引き続き先へ進みます。馬ノ鞍峰の近くにはロープのある岩場があるという話だったので少しばかり緊張した足取りで。


馬ノ鞍峰を出発して以降は若干痩せ尾根っぽい所を進む。アップダウンの細かさは今までと同じくらいかな。


樹林帯の中の尾根道。これまでの尾根と比べて、なんとなく植生が変わってきたような……。


途中、岩場の急斜面を下る箇所が……左の写真が上から見下ろした所で、右が下りた後に振り返った所(横向きの木は同じ物)。手掛かりも少ない上にザレザレでかなり怖かった。


その直後の急登。先程の崖から下った後に進めそうな場所がここしか無かったのですが、これ登るのか?って感じの急斜面。ただ木の根が張り出していて手掛かりは豊富なので、思ったより容易に登れました。

登りきった所に千切れたロープがありました。という事はロープのある岩場とやらは実はこの場所で、気付かぬ内に無事通過という事に……。


途中の金属製の看板。先程の岩場が核心部区間における難所としては最後で、以降は比較的歩きやすい道となります。


道は歩きやすいのですが、この辺りから雪の降り方が強まり始め、地面が白くなった箇所も幾つか。まだまだ前半戦ゆえにザックも湿ると嫌だなーという事で、テント場を探しながらの歩きに。

霧ノ平手前のピークから池木屋山方面……ですが雲で全く見通せず。正面の下り坂を下った所が霧ノ平となります。

[16:05]霧ノ平到着
霧ノ平と思われる鞍部に到着。
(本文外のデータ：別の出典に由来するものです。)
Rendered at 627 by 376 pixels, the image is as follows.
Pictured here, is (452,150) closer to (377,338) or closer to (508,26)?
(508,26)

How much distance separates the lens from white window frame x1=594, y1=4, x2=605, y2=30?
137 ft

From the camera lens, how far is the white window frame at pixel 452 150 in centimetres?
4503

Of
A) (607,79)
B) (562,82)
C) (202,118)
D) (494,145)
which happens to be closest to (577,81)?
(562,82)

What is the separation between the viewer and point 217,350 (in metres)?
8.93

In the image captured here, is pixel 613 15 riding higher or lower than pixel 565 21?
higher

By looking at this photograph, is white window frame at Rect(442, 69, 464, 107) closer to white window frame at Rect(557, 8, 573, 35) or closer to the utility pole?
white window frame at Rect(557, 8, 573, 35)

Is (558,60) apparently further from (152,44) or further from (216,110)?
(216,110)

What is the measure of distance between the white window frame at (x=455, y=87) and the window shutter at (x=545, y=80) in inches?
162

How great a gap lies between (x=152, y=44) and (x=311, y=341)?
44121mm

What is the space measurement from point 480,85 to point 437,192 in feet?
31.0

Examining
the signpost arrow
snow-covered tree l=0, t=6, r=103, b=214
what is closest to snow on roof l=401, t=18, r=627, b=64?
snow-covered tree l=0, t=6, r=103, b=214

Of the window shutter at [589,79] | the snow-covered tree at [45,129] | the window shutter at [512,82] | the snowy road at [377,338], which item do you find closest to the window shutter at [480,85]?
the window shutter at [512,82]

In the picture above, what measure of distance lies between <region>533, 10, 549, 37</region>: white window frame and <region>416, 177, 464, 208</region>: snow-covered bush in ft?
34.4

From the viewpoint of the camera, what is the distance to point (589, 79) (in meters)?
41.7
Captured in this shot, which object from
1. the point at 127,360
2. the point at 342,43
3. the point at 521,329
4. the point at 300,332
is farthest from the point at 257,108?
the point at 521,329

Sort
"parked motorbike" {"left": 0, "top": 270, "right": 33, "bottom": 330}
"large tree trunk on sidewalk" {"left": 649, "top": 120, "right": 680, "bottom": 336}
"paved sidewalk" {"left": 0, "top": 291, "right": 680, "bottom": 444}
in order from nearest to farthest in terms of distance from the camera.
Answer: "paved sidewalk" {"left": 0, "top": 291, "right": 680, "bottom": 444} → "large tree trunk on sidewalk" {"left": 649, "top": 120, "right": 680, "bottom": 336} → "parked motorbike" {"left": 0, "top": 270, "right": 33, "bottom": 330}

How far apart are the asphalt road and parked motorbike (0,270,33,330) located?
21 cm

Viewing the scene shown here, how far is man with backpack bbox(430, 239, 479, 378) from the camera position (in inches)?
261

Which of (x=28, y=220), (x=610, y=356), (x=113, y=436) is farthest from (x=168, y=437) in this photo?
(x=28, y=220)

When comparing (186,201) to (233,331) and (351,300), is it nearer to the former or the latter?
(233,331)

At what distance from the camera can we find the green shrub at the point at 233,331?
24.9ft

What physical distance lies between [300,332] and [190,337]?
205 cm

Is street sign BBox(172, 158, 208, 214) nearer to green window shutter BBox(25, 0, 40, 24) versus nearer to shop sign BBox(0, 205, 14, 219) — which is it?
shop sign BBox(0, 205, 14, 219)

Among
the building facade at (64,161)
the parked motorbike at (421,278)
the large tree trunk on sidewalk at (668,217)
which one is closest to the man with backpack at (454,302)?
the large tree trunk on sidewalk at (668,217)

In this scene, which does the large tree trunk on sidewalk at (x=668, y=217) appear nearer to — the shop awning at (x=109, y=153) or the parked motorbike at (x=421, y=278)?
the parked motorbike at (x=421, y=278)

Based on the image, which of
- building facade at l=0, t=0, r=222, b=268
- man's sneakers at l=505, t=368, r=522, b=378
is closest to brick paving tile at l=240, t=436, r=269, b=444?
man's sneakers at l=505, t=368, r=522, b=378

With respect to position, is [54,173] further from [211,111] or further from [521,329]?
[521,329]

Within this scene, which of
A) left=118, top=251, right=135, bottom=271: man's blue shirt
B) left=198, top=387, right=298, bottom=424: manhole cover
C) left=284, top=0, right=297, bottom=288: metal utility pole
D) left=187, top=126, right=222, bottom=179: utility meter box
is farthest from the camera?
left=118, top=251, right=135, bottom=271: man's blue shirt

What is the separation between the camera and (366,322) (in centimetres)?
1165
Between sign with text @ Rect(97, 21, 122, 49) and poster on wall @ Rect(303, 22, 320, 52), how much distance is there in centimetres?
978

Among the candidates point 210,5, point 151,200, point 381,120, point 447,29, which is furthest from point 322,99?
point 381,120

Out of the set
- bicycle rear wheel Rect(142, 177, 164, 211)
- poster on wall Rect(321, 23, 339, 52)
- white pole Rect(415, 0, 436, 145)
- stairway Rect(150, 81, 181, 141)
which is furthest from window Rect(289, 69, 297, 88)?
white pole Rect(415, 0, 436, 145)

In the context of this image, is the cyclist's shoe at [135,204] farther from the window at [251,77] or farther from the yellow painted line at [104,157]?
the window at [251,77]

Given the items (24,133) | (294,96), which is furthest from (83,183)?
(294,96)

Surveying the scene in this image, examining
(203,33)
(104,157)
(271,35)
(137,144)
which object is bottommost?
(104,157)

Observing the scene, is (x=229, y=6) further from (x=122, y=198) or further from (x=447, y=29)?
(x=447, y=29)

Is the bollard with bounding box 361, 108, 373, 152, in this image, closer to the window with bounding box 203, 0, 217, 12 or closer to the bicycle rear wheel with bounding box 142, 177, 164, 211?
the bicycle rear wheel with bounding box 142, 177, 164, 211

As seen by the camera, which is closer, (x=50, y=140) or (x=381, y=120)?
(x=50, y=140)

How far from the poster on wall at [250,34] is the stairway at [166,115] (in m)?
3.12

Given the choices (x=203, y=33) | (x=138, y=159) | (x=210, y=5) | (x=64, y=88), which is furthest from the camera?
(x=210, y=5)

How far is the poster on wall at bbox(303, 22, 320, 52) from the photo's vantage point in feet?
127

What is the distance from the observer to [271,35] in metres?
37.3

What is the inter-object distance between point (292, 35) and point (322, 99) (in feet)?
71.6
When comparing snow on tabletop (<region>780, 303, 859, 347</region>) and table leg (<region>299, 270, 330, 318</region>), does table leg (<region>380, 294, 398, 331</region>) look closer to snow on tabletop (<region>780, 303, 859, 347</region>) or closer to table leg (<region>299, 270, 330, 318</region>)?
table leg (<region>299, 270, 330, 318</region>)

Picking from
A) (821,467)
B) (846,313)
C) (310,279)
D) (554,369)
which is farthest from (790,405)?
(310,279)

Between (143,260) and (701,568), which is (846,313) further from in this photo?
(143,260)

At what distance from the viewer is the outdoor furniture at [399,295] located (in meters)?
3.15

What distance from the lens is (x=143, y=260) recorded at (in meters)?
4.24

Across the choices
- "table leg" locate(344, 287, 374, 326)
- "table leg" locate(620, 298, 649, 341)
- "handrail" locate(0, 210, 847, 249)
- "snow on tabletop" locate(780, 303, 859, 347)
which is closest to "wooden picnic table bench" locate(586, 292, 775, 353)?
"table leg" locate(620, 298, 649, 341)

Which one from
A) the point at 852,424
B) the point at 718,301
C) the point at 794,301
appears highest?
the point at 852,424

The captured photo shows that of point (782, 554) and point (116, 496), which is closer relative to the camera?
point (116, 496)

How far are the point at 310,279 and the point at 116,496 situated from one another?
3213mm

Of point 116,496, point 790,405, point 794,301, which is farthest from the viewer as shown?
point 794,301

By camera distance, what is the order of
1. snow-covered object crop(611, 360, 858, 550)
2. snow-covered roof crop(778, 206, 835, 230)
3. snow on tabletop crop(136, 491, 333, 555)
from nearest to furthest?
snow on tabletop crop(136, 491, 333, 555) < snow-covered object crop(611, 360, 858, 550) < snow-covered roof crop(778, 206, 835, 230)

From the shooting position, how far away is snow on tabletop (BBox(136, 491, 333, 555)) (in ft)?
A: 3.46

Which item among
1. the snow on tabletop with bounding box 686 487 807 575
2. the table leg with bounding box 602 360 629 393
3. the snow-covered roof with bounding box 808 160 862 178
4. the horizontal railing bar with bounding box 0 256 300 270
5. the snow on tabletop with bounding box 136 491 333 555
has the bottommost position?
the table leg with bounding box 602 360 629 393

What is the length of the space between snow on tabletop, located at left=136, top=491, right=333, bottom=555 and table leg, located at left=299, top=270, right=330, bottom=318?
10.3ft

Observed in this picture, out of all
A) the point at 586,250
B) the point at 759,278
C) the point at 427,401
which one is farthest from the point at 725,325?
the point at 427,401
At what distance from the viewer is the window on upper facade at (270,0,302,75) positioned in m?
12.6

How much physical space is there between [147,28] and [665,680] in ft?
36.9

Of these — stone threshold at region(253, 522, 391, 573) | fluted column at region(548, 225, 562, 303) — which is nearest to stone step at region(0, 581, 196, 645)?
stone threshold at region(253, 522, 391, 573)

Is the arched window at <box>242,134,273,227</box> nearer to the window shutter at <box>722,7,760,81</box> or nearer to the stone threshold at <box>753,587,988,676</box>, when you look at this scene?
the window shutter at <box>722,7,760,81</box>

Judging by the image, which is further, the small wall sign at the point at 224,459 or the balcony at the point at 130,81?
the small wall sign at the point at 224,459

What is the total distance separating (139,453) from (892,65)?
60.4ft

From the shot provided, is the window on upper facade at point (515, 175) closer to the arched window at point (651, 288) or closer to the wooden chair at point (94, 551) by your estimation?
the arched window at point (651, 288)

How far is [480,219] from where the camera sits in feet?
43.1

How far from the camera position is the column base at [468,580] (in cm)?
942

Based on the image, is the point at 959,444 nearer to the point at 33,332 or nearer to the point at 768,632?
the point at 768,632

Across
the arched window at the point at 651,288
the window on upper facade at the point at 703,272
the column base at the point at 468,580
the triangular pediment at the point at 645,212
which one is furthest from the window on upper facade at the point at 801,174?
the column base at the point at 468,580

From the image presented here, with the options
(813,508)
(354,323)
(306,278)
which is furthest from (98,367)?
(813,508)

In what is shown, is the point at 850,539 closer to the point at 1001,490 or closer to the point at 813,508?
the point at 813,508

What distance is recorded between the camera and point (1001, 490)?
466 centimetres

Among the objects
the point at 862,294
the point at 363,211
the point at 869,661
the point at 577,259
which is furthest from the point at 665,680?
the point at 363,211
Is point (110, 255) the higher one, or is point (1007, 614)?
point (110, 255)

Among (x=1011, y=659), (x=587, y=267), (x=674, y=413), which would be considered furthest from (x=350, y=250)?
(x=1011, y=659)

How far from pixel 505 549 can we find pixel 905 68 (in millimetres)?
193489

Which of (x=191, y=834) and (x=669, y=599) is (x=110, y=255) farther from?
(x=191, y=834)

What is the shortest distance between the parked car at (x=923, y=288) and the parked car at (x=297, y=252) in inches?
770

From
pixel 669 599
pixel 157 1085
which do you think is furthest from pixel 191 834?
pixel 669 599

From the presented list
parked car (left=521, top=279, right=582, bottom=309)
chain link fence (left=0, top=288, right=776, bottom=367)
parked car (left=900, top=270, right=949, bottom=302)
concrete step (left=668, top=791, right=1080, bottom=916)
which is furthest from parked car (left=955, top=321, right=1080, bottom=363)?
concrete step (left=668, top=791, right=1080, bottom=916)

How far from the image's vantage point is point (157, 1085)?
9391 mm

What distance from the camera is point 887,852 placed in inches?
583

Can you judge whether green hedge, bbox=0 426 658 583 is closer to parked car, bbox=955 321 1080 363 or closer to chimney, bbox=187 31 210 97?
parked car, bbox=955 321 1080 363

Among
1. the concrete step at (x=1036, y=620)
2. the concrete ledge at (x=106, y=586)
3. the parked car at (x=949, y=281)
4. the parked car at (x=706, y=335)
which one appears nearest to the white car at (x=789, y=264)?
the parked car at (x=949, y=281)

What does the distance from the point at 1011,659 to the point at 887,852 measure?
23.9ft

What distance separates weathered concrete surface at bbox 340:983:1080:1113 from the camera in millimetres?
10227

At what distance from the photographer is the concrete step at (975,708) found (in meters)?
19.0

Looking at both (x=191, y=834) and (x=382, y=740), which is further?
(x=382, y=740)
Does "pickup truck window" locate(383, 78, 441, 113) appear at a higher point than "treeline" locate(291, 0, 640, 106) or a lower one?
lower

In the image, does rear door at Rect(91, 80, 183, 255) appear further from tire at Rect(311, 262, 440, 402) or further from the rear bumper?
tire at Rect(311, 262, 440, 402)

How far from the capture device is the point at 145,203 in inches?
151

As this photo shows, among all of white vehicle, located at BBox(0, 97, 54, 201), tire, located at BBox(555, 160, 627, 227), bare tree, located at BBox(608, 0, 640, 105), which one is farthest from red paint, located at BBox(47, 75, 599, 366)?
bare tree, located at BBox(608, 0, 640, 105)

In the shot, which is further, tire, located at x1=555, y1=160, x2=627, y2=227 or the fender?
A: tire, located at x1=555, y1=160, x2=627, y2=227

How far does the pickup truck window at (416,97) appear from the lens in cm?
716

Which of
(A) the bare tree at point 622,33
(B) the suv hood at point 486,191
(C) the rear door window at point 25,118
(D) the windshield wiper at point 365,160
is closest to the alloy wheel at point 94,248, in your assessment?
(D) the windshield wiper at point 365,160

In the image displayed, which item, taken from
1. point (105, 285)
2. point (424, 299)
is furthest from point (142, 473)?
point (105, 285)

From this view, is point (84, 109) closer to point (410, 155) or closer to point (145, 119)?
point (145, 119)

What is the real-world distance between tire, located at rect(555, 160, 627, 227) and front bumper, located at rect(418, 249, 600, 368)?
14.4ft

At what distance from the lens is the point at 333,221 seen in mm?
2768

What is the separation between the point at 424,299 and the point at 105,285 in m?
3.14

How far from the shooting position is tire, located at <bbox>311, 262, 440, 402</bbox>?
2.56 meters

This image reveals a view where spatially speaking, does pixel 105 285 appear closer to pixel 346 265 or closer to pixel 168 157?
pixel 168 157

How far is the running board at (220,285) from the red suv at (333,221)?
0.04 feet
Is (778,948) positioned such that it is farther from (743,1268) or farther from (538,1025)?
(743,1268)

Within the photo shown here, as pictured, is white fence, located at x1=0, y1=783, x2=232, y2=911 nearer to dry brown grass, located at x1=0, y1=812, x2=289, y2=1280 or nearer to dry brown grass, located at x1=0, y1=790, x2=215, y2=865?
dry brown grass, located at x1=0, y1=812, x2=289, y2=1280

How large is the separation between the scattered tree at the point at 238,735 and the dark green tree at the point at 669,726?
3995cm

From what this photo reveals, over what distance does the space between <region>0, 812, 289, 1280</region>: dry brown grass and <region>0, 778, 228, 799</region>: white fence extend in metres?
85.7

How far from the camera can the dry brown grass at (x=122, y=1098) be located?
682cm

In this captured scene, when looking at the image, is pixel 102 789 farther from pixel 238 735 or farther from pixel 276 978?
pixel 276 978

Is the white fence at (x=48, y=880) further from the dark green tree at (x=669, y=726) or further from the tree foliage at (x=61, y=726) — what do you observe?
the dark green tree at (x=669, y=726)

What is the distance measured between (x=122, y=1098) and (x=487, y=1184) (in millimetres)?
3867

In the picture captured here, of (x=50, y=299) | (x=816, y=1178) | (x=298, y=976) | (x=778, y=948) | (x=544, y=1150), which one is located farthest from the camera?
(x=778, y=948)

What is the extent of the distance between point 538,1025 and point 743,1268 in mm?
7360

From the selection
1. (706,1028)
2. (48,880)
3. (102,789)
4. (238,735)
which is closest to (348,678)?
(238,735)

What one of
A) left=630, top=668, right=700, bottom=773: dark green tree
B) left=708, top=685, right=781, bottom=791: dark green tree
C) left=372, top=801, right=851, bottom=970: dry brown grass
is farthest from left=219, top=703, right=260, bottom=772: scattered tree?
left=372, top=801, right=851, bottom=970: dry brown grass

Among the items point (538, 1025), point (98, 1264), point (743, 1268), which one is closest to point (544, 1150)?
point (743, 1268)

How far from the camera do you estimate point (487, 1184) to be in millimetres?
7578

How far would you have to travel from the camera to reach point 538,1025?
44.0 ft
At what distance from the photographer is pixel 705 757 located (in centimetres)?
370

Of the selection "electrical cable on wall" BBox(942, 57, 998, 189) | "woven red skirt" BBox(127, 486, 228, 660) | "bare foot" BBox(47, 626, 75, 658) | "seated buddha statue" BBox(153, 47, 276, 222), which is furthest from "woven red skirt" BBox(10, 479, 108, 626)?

ネットに情報としてあった看板は見当たりませんが、木にそれっぽい跡が付いてました。
霧ノ平周辺の様子。フラットな鞍部で十分テント適地と言えそうです。東側に下ると水場もあるらしいのですが、前日雨量観測所で補給した水が十分残っているので汲みには行かず。
この日の夜は風も少なそうなので、最もフラットそうな稜線上に設営。気温的には結構冷えたものの快適に眠れました。

この日の夕食メニュー。モンベルのリゾッタに牡蠣のしぐれ煮という布陣。体力的にというよりは緊張感で疲弊した一日だったので、まったり心を癒やすようなメニュー(前後の日と大して違い無いですが)。

牡蠣のしぐれ煮を頂きながらの醉泉と最愛の二種の日本酒でこの日は締め。行程的には若干進みが遅いものの、難所区間は粗方通過したのでだいぶ気楽になりました。